I would have extended that time frame into the 1960's or even the
1970's when moonbounce experiments still made the news.


The first-ever successful moonbounce was done by the U.S.
Army Signal Corps in the forties right after end of WWII.
The Army dubbed that experiment "Project Diana." That
was two decades prior to the 1960s.

My choice of the first 44 years versus the last 67 years
may seem arbitrary but the Second World War was a decided
changeover time in technology of all electronics, including
that small subset of it called radio.

Your point is not clear. Are you claiming that since those
technologies originated with other radio services that the
contribution by hams was small or are you claiming that since hams
developed and popularized those technologies that hams' contribution
was large?


I do not claim anything. I summarized the major points of
technology untilized in amateur radio during the last 67
years of radio's existance. In the first 44 years of radio,
radio itself was considered the high-tech application of
electronics. The vacuum tube had some applications in audio
amplification and specialized instruments but "radio" for
one-way or two-way communications was favored. Radio then
was noted by the public as primarily for broadcasting but
the public were also aware of the "ham radio operator" in
this high-tech-of-its-day field.

MATERIAL SUPPLIED |
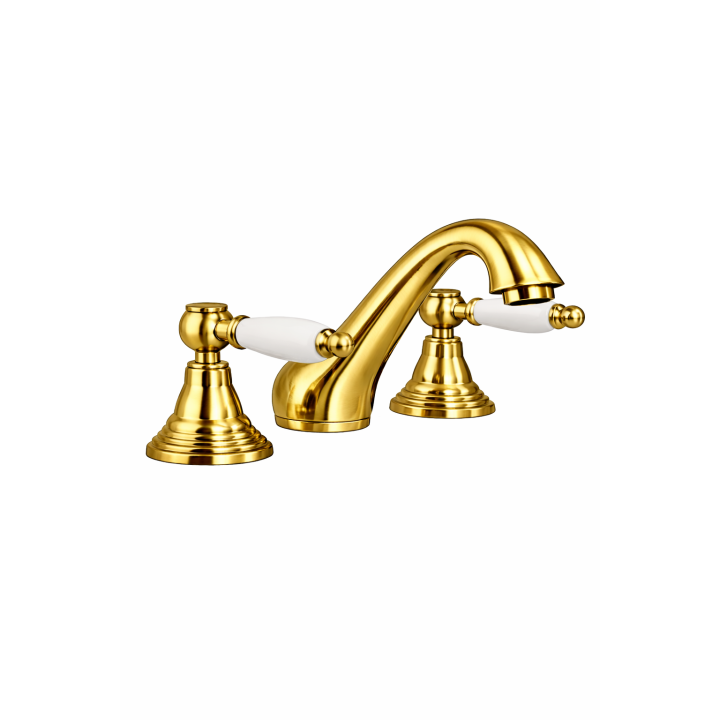 Смеситель из цельной латуни - 3002 Penelope 3-отверстия | Bellistri ApS
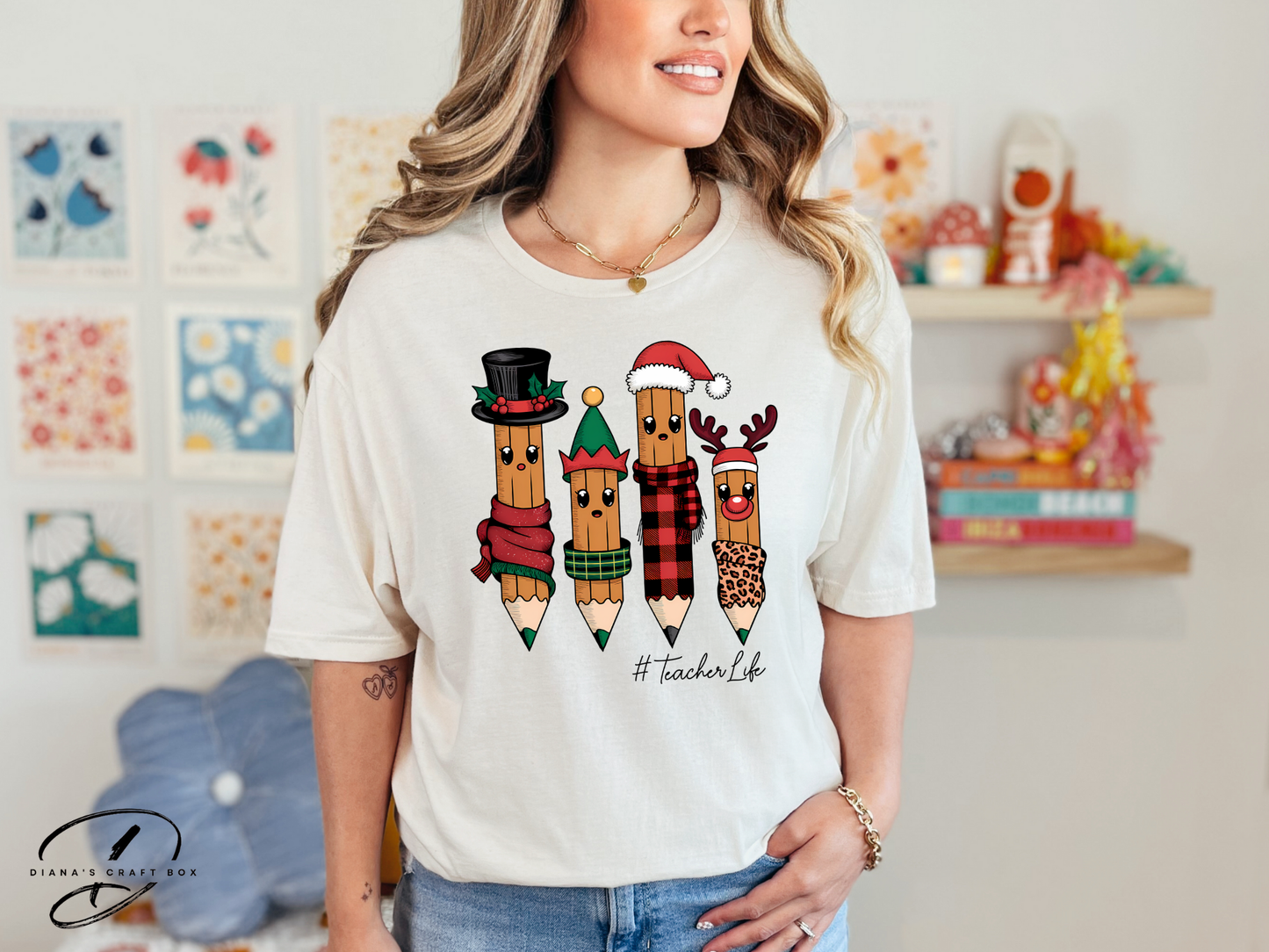 Christmas Teacher life T-shirt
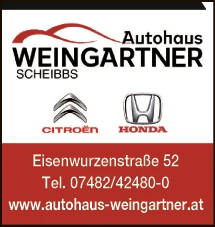 Print-Anzeige von: Weingartner & Sturmlehner GmbH, Autohaus Print-Anzeige von: Weingartner & Sturmlehner GmbH, Autohaus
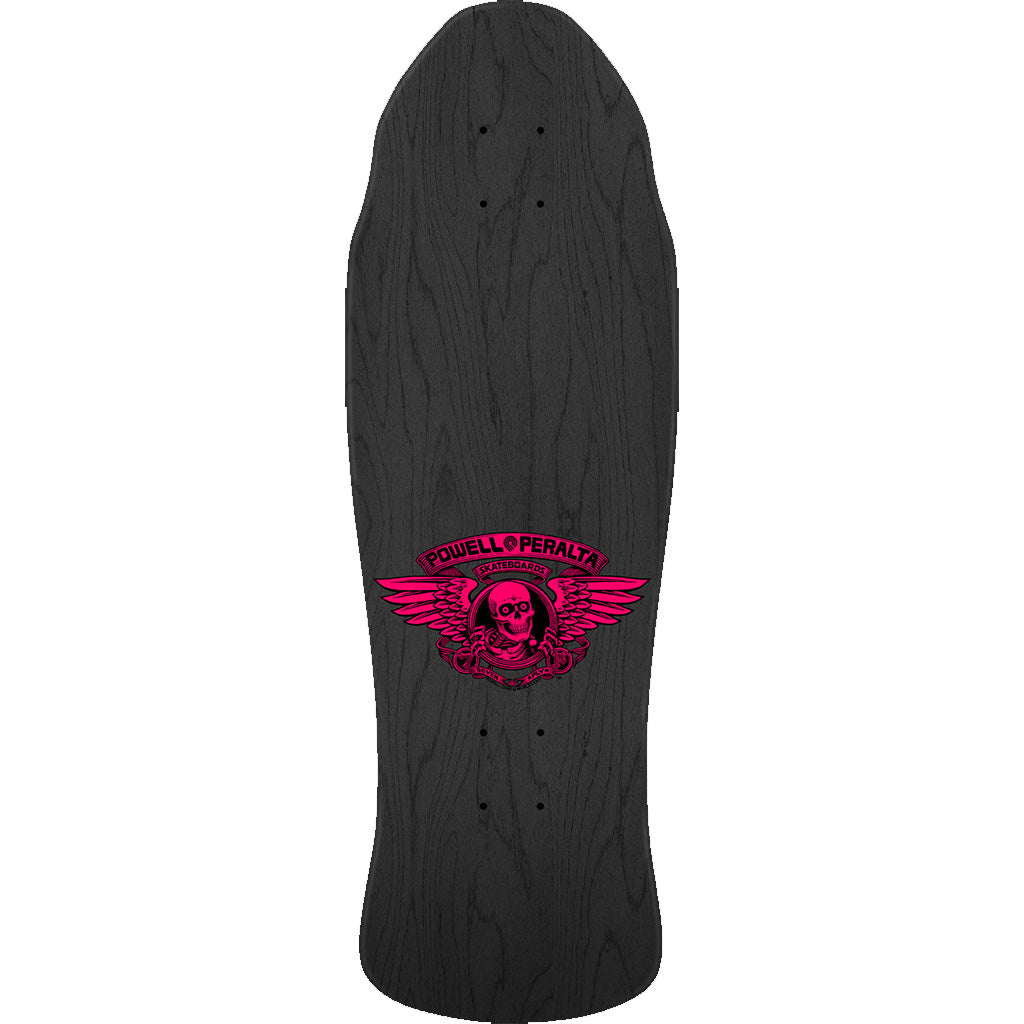 Powell Peralta Steve Caballero Street Reissue Skateboard Deck Black Stain - 9.625 x 29.75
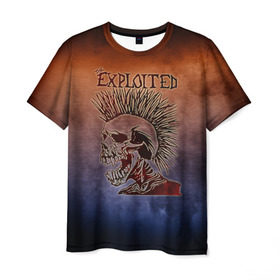 Мужская футболка 3D с принтом The Exploited в Санкт-Петербурге, 100% полиэфир | прямой крой, круглый вырез горловины, длина до линии бедер | band | metal | music | rock | the exploited | атрибутика | группа | метал | музыка | рок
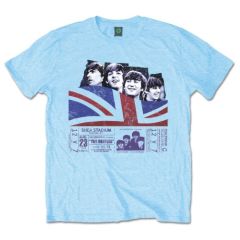 The Beatles: Shea Stadium - Light Blue T-Shirt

REQUIRED WORK |
**A)** In the amateur radio discussion, why does the writer split radio's history into the first 44 years and the last 67 years?
**B)** According to the amateur radio discussion, who carried out the first successful moonbounce?

RESPONSES FOR EACH TASK |
**A)** The writer divides it there because the Second World War was a decided changeover time in the technology of all electronics, including radio.

**B)** The U.S. Army Signal Corps, in the experiment it called "Project Diana."